Mit Aufkommen der Massenpresse wurden der Dilettantismus und die Flüchtigkeit der Schreiber alltägliche Normalität, an welcher nur noch ein Sonderling wie Karl Kraus dezidiert Anstoß nahm. Und mit der Schaffung einer jedem zugänglichen Publikationsfläche im World Wide Web, deren Geburtsstunde sich demnächst zum zwanzigsten Mal jährt, hat dieser Niedergang der Schreibkultur einen weiteren Schub erfahren. Einige Gründe hierfür sind banal und offensichtlich. So äußern sich hier plötzlich zahllose Menschen ausführlich schriftlich, die seit ihrer Schulzeit offenbar nur noch zum Stift gegriffen haben, um den Lottozettel auszufüllen: nämlich in den Kommentar-Foren der Zeitungen und Zeitschriften, beispielsweise bei Spiegel online. Da traut sich nun jeder, denn er sieht, dass die meisten anderen ja ebenfalls schreiben, wie ihnen die krumme Feder gewachsen ist.
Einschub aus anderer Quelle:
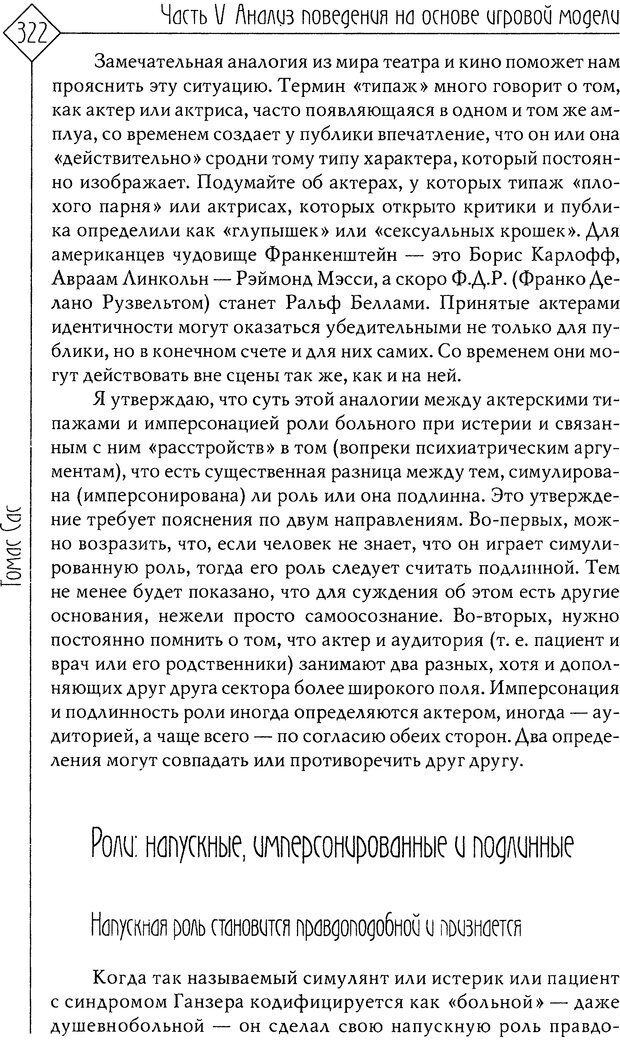DJVU. Миф душевной болезни. Сас Т. С. Страница 320. Читать онлайн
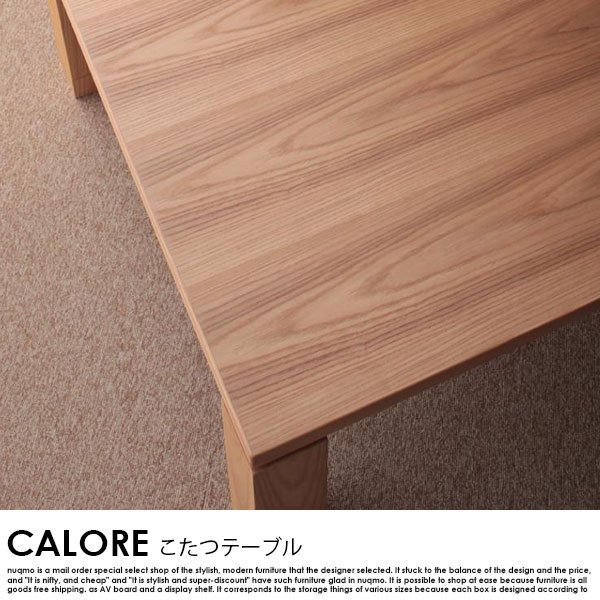 和モダンデザインこたつテーブル CALORE【カローレ】長方形(135×85) 送料無料(沖縄・離島配送不可)【代引不可・時間指定不可】 の商品写真その2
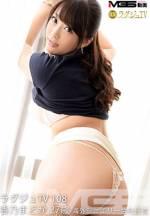 高貴正妹TV 108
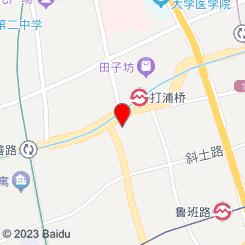 (打浦桥)中正堂推拿馆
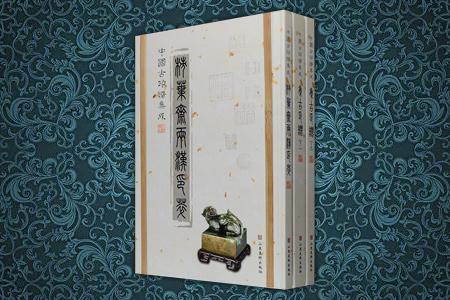 团购:(精)中国古印谱集成2部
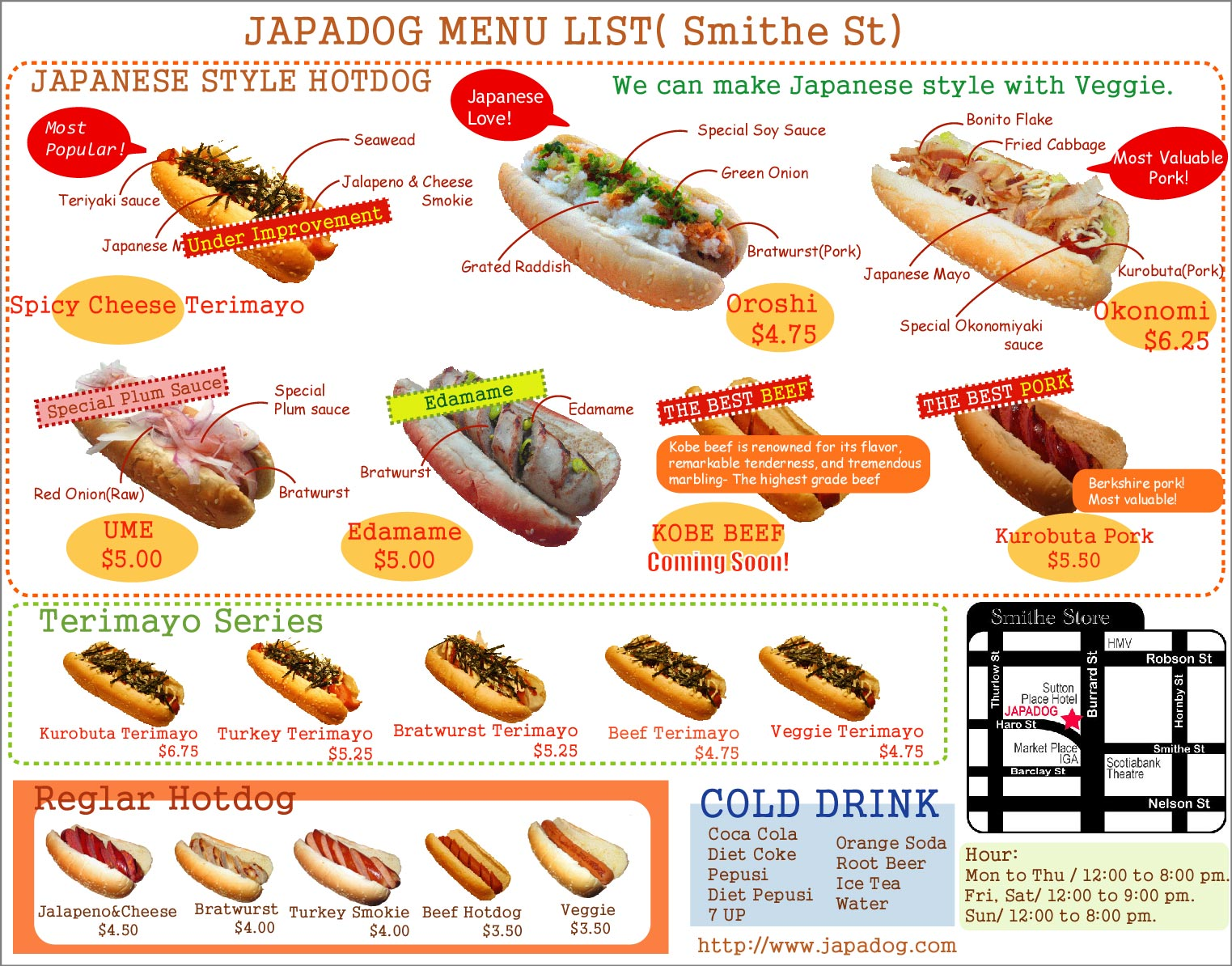an essay on the hotdog a popular food all around the world Countries have begun including recipes from different nations around the world in the culture of food in the arab world essay hot dogs are prepared.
Diese gegenseitige Schreibenthemmung hat zu einem unbegrenzten Laissez-faire in allen Fragen der Orthografie, Grammatik, Semantik, Syntax und Interpunktion geführt, von Stil und Anstand ganz zu schweigen! Hinzu kommt, dass das menschliche Auge offenbar auf der Monitorfläche weniger genau sieht als auf dem Papier; und dass die blitzschnelle Publikation per Mausklick dazu verführt, notwendige Korrekturphasen zu überspringen.
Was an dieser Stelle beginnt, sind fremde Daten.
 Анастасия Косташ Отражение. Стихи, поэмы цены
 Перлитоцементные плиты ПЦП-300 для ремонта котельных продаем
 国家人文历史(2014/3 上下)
Und wie sieht es bei den Blogs aus? Ich darf hier mal aus dem aktuellen Beitrag in einem der drei Dutzend von mir mehr oder weniger regelmäßig inspizierten Weblogs zitieren: „Ach, wenn man auf der Webseite einer Drehbuchautorin sieht, daß sie den Titel ihres eigenen Films nicht richtig schreibt. Gut, aber Webseiten, ich spreche aus Erfahrung, enden eh wie ein während einer Killervirenepidemie frisch untergepflügtes Kraut- und Rübenfeld. Man fängt irgendwie an, vielleicht mit einem Storyboard oder wenigstens einer kleinen Skizze, und am Ende hat man keine Zeit, haut man irgendwas da rein und schaut auch nie wieder drauf. Im Zeitalter des Flüchtigen sind statische Rechtschreibfehler von einst [abgebr.]“ (kid37: Merz/Bow #28; in: Das hermetische Café; Posting v. 21. Juli 2011.)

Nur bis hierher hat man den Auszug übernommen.